# Antimatroid, The

thoughts on computer science, electronics, mathematics

## Tree Drawing: The radial tree

Although not as interesting as a sunburst diagram, the radial tree view can hold its color against a number of more primitive information visualizations. A radial tree view places the root at the center of the screen then fans out each child node. Each child node then fans out its children within a restricted span and continues on until each leaf is reached. The strengths of the technique allow for any easy to digest depiction of the structure behind the data in a compact space. A common application is visualizing computer networks. It is worthwhile to examine the algorithm behind the technique because it is an exercise in identifying simplicity.

While in college, I would have approached this problem by trying to identify the location of nodes in terms of $(r, \theta)$ after all, I want a radial tree view- makes sense to sprint out the gate with a polar system right?

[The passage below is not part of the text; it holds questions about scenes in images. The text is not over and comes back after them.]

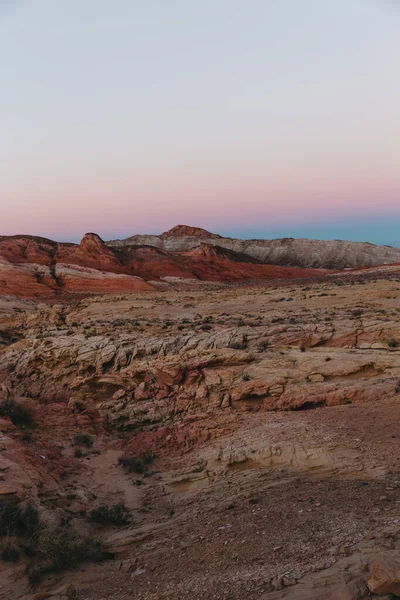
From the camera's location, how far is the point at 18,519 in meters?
7.84

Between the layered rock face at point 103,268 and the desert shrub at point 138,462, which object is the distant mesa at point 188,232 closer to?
the layered rock face at point 103,268

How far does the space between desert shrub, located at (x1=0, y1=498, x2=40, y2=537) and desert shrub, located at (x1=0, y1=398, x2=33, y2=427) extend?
5202 mm

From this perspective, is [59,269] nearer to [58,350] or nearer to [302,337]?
[58,350]

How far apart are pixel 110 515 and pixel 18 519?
1.78 m

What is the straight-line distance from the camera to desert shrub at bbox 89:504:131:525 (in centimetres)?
859

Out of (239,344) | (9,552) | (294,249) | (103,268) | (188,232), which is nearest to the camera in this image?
(9,552)

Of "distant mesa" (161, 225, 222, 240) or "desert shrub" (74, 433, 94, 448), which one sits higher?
"distant mesa" (161, 225, 222, 240)

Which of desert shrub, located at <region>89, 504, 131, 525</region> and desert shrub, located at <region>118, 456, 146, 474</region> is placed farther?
desert shrub, located at <region>118, 456, 146, 474</region>

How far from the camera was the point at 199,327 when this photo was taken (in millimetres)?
18344

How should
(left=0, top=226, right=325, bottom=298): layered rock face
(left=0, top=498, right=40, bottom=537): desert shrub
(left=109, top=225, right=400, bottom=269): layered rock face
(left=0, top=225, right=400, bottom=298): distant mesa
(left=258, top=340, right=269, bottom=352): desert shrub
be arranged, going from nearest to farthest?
(left=0, top=498, right=40, bottom=537): desert shrub → (left=258, top=340, right=269, bottom=352): desert shrub → (left=0, top=226, right=325, bottom=298): layered rock face → (left=0, top=225, right=400, bottom=298): distant mesa → (left=109, top=225, right=400, bottom=269): layered rock face

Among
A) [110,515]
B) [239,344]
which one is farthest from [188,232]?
[110,515]

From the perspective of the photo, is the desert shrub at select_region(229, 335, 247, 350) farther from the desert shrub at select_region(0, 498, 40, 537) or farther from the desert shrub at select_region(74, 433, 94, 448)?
the desert shrub at select_region(0, 498, 40, 537)

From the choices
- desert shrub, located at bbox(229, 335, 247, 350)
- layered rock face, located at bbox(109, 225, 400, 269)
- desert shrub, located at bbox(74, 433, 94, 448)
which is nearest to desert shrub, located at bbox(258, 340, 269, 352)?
desert shrub, located at bbox(229, 335, 247, 350)

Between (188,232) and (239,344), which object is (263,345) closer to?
(239,344)
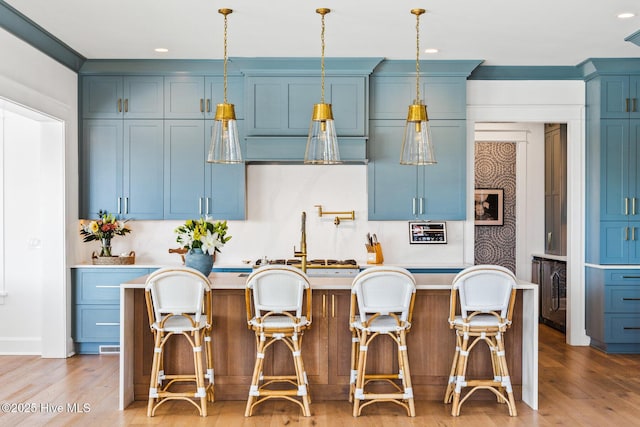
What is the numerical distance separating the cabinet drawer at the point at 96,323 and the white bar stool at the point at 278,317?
7.20ft

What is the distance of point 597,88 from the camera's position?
570 cm

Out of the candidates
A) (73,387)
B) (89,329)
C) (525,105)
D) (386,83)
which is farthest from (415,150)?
(89,329)

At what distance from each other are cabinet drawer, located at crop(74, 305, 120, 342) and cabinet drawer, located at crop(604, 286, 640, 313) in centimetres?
457

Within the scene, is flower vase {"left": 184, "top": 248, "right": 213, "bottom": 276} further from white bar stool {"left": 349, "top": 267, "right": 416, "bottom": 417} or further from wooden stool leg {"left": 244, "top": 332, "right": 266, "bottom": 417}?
white bar stool {"left": 349, "top": 267, "right": 416, "bottom": 417}

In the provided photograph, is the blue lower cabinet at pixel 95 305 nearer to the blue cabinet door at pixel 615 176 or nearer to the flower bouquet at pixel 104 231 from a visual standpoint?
the flower bouquet at pixel 104 231

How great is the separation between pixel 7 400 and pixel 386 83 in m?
4.13

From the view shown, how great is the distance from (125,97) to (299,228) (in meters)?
2.13

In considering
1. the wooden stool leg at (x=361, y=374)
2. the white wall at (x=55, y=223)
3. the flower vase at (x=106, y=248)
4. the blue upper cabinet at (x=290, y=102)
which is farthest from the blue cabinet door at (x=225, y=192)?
the wooden stool leg at (x=361, y=374)

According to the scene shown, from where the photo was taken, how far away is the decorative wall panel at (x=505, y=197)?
7.53m

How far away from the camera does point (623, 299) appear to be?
218 inches

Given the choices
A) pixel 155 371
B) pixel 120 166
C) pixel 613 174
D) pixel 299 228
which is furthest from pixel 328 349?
pixel 613 174

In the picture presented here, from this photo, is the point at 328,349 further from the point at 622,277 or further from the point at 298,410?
the point at 622,277

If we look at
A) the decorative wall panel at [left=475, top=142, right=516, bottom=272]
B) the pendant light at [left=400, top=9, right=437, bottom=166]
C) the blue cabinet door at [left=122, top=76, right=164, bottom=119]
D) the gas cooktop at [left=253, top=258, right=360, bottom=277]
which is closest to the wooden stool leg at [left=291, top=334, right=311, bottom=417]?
the pendant light at [left=400, top=9, right=437, bottom=166]

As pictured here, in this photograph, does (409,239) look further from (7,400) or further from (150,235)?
(7,400)
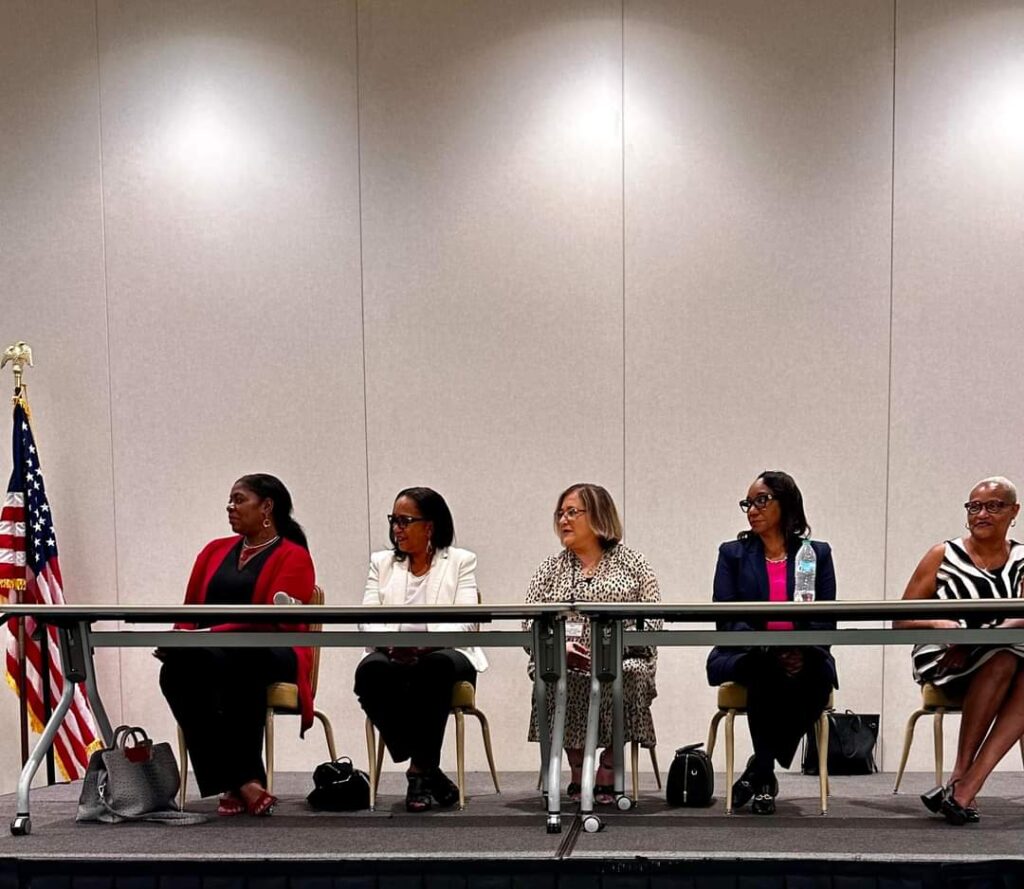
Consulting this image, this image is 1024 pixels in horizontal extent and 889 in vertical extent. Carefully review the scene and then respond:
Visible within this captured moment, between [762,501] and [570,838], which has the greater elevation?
[762,501]

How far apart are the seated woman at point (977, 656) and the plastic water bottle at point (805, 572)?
0.33 m

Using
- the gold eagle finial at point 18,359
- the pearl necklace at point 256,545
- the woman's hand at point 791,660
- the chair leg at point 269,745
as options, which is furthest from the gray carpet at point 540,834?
the gold eagle finial at point 18,359

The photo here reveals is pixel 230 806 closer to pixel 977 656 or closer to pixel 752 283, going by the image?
pixel 977 656

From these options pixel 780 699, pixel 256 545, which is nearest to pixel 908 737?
pixel 780 699

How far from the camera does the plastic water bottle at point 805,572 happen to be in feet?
14.9

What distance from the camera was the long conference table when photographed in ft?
12.6

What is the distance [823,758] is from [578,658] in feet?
2.90

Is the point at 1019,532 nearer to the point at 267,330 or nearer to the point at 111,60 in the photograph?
the point at 267,330

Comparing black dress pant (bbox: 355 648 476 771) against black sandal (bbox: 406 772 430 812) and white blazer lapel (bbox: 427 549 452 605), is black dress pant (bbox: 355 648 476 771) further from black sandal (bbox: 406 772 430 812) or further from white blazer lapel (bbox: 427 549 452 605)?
white blazer lapel (bbox: 427 549 452 605)

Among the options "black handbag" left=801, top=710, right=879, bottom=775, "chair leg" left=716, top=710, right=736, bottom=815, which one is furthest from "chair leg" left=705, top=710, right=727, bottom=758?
"black handbag" left=801, top=710, right=879, bottom=775

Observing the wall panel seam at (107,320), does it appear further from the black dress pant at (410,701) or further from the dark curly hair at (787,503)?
the dark curly hair at (787,503)

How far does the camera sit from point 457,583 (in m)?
4.85

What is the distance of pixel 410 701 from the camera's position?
450 cm

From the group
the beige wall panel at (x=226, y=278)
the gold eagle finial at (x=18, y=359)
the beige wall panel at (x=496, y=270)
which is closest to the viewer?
the gold eagle finial at (x=18, y=359)
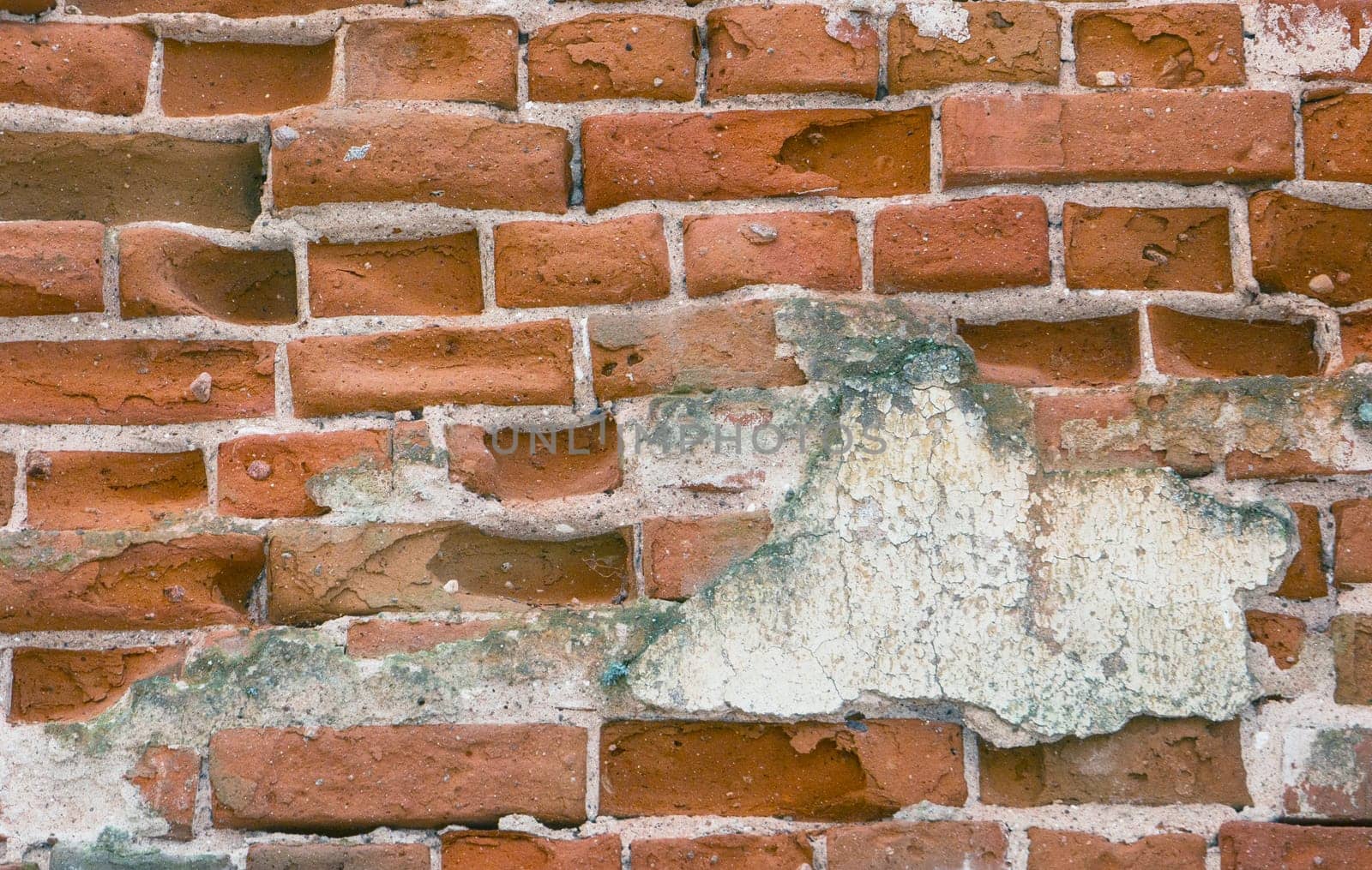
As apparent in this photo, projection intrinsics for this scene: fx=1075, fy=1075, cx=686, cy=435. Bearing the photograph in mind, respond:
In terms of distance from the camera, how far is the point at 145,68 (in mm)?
1075

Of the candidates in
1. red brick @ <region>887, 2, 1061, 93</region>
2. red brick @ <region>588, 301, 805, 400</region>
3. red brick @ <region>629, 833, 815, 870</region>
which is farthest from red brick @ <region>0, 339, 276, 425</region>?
red brick @ <region>887, 2, 1061, 93</region>

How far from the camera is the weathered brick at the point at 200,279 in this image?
1.04 m

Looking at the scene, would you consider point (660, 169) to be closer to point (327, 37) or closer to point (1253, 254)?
point (327, 37)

While possible, this is a bad path to head down, as you end up drowning in a sea of extraneous details. Rather, it is better to think in terms of $(x,y)$ and then map to $(r, \theta)$. To clarify that position, let’s think about how we’d go about drawing the run of the mill tree view as in the figure below:

First some observations:

• Every node at a given depth lies on the same line.
• Every child at a given depth is given an equal share of horizontal space independent of necessity relative to the space owned by its parent.

We can construct a simple recursive definition for drawing the tree if we think about these two facts. Given a node, we want to center the node at the top of a region then carve up a region into the number of child nodes where each sub region is equally wide and the same height as the parent minus a layering distance, then draw a line from the parent node to the child node. Continue doing so until all of the nodes have been drawn. All that remains is mapping this tree to the radial tree view below:

To achieve this last step, we want to map each node at $(x,y)$ to a point $\hat{C} + r \cdot(cos(\theta), sin(\theta))$ Where $\hat{C}$ is the center of the display area. The radius is simply the node’s present $y$ coordinate. $\theta$ can be determined as the ratio between the node’s present $x$ coordinate and the display width times $2 \pi$. And thus, the mapping is complete.